YOUR OBJECTIVE:
Copy the lines verbatim, beginning with the line that contains "How far apart" and continuing through the end of the data, and only those lines.

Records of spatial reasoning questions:
----
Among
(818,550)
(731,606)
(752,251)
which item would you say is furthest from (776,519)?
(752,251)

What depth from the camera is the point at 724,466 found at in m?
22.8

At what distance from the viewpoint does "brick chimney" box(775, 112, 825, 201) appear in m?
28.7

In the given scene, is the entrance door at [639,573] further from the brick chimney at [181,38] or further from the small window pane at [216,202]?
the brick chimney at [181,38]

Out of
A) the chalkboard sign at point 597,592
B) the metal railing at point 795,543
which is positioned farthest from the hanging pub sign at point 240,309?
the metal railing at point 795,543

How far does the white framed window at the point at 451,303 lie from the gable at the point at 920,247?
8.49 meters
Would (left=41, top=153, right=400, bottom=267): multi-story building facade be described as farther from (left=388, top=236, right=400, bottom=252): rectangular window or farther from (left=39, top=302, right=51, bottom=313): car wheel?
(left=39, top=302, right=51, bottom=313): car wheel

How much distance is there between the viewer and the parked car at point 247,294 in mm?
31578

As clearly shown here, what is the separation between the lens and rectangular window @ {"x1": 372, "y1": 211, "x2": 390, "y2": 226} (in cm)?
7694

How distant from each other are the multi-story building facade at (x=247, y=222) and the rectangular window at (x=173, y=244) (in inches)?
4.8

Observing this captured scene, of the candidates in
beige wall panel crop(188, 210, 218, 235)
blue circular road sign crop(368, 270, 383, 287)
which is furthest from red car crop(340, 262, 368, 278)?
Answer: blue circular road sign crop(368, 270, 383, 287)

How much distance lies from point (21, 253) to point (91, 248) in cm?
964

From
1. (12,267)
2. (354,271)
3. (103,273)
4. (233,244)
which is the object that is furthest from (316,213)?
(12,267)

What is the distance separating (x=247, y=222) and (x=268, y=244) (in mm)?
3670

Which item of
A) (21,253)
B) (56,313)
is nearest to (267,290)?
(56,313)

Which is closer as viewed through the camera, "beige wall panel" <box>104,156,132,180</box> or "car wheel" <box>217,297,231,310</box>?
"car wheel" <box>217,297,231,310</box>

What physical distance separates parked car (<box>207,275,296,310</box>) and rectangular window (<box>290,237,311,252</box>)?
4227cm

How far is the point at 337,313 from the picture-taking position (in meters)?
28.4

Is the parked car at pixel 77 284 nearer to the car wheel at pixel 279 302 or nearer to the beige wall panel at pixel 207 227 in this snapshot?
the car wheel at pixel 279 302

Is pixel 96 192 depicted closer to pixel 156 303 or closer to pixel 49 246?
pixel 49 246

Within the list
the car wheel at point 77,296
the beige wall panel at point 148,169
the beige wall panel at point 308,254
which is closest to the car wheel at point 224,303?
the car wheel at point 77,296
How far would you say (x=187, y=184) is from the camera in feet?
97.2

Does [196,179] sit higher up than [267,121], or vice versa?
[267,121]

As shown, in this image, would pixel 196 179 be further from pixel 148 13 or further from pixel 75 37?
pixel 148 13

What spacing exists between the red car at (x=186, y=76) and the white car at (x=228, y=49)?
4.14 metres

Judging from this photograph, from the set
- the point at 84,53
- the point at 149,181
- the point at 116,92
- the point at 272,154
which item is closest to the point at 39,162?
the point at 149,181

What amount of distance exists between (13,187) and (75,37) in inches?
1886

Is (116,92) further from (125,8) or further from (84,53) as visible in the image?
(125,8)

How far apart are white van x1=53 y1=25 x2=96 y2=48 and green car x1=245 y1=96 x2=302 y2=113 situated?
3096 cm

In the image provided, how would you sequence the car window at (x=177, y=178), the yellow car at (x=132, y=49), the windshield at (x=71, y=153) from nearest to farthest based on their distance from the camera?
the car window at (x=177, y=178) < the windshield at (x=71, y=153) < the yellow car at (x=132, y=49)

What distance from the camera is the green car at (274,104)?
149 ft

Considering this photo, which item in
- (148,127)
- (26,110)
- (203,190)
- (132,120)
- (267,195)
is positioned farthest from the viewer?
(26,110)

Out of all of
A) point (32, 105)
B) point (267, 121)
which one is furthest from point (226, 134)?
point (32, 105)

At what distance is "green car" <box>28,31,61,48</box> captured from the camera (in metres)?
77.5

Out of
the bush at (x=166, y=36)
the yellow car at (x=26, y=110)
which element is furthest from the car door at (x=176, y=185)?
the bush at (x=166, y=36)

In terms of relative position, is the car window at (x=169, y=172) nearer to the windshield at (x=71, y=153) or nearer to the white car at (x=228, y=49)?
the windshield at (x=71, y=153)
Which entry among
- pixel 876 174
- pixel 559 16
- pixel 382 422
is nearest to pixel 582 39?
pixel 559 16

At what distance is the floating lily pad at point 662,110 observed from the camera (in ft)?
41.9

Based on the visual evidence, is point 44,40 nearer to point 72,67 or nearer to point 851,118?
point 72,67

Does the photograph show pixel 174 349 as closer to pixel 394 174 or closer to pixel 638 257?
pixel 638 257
----
OUTPUT BELOW:
How far apart are white van x1=53 y1=25 x2=96 y2=48 and green car x1=245 y1=96 x2=302 y2=113 situated?
3096 cm

In the image provided, how would you sequence the car window at (x=177, y=178), the yellow car at (x=132, y=49), the windshield at (x=71, y=153) from nearest to farthest based on their distance from the camera?
the car window at (x=177, y=178) < the windshield at (x=71, y=153) < the yellow car at (x=132, y=49)

What distance from the camera is the green car at (274,104)?
149 ft

Considering this photo, which item in
- (148,127)
- (26,110)
- (203,190)
- (132,120)
- (267,195)
is positioned farthest from the viewer?
(26,110)

Out of all of
A) point (32, 105)
B) point (267, 121)
which one is furthest from point (226, 134)?
point (32, 105)

At what distance is "green car" <box>28,31,61,48</box> captured from the camera (in metres)?
77.5

Out of
the bush at (x=166, y=36)
the yellow car at (x=26, y=110)
which element is furthest from the car door at (x=176, y=185)?
the bush at (x=166, y=36)

In terms of relative position, is the car window at (x=169, y=172) nearer to the windshield at (x=71, y=153) or nearer to the white car at (x=228, y=49)?
the windshield at (x=71, y=153)
Which entry among
- pixel 876 174
- pixel 559 16
- pixel 382 422
is nearest to pixel 582 39?
pixel 559 16

At what distance is the floating lily pad at point 662,110 observed from the camera (in ft)?
41.9

Based on the visual evidence, is point 44,40 nearer to point 72,67 or nearer to point 851,118?
point 72,67

Does the photograph show pixel 174 349 as closer to pixel 394 174 or closer to pixel 638 257?
pixel 638 257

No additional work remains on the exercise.